In Lippitt’s Case (100 U. S. R., 663) the same court said that limitation is not pleadable against a claim cognizable here—
“ which has been referred by the head of an Executive Department for its judicial determination, provided such claim was presented for settlement at the proper Department within six years after it first accrued. * * * Where the claim is of such a character that it may be allowed and settled by an Executive Department, or may, in the discretion of the head of such Department, be referred to the Court of Claims for fiual determination, the filing of the petition should relate back to the date when it was first presented at the Department for allowance and settlement.”

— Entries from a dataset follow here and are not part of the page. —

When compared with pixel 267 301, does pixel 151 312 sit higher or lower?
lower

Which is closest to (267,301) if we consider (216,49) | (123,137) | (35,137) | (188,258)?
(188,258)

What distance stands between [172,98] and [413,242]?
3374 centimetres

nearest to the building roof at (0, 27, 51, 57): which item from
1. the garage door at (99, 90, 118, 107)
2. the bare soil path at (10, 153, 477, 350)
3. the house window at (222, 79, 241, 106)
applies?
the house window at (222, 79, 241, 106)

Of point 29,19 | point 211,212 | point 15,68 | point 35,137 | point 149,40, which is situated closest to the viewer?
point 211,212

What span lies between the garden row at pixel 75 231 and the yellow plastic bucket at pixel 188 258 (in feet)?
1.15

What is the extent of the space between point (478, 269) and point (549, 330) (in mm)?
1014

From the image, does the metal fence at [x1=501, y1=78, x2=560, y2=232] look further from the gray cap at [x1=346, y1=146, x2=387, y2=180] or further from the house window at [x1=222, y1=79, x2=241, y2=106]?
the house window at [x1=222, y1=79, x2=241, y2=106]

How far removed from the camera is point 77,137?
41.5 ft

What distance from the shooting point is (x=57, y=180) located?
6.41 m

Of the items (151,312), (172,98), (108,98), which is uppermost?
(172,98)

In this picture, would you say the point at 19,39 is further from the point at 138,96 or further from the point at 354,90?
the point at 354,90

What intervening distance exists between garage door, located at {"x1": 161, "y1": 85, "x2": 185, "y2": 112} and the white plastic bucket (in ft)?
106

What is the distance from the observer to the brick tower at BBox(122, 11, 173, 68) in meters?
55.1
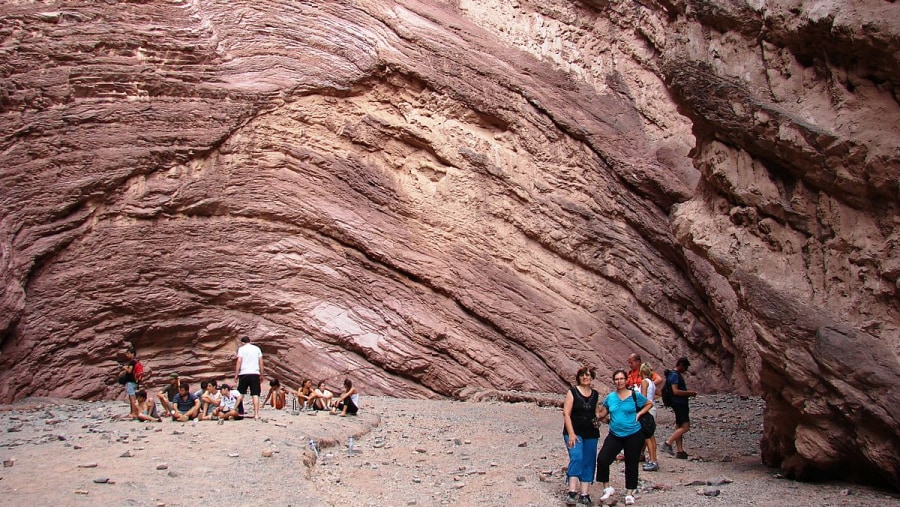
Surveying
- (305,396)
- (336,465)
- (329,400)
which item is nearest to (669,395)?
(336,465)

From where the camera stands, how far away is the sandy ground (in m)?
7.16

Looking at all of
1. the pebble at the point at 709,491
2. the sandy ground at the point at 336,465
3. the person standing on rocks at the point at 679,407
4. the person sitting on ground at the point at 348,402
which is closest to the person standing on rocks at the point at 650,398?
the sandy ground at the point at 336,465

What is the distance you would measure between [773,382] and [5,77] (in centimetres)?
1459

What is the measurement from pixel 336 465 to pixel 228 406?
2.83 meters

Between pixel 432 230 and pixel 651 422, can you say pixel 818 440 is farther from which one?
pixel 432 230

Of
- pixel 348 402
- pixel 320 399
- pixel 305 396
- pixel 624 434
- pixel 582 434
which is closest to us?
pixel 582 434

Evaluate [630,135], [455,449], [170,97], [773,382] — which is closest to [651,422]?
[773,382]

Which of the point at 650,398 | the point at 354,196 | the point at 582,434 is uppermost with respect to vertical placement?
the point at 354,196

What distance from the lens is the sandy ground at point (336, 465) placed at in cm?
716

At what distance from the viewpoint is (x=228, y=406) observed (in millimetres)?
11398

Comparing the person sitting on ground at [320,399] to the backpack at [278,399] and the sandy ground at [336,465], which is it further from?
the sandy ground at [336,465]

The railroad company, plaintiffs herein, did present their claim to the Department of War promptly after the events through which they suffered loss. In due course it was ruled upon adversely by the Quartermaster-General, but no action of any kind in regard to it has been taken since by the Secretary of War, the head of the Department; he has not ruled favorably or unfavorably upon the case, and he has not transmitted the claim to this court. Plaintiffs, after constant and unsuccessful effort to obtain compensation through the Quartermaster-General and Congress, made application to the Treasury Department for payment. This was done twenty-four years and more after the loss; after long.examination in that Department the Secretary of the Treasury transmits the claim to this court upon the certificate of the Second Comptroller. The Secretary of War did not refer the claim to the Treasury Department, and if the Treasury was the proper Executive Department to “allow and settle” the claim, it came there much too late, and is now barred here by the statute of limitations. The correspondence between the Third Auditor and the Quartermaster-General did not operate as a transfer of the claim from the War Department to the Treasury, for even if the Quartermaster-General had jurisdiction and had power to transfer it, he indicated no intention to do so, but simply complied with the Auditor’s request to furnish information.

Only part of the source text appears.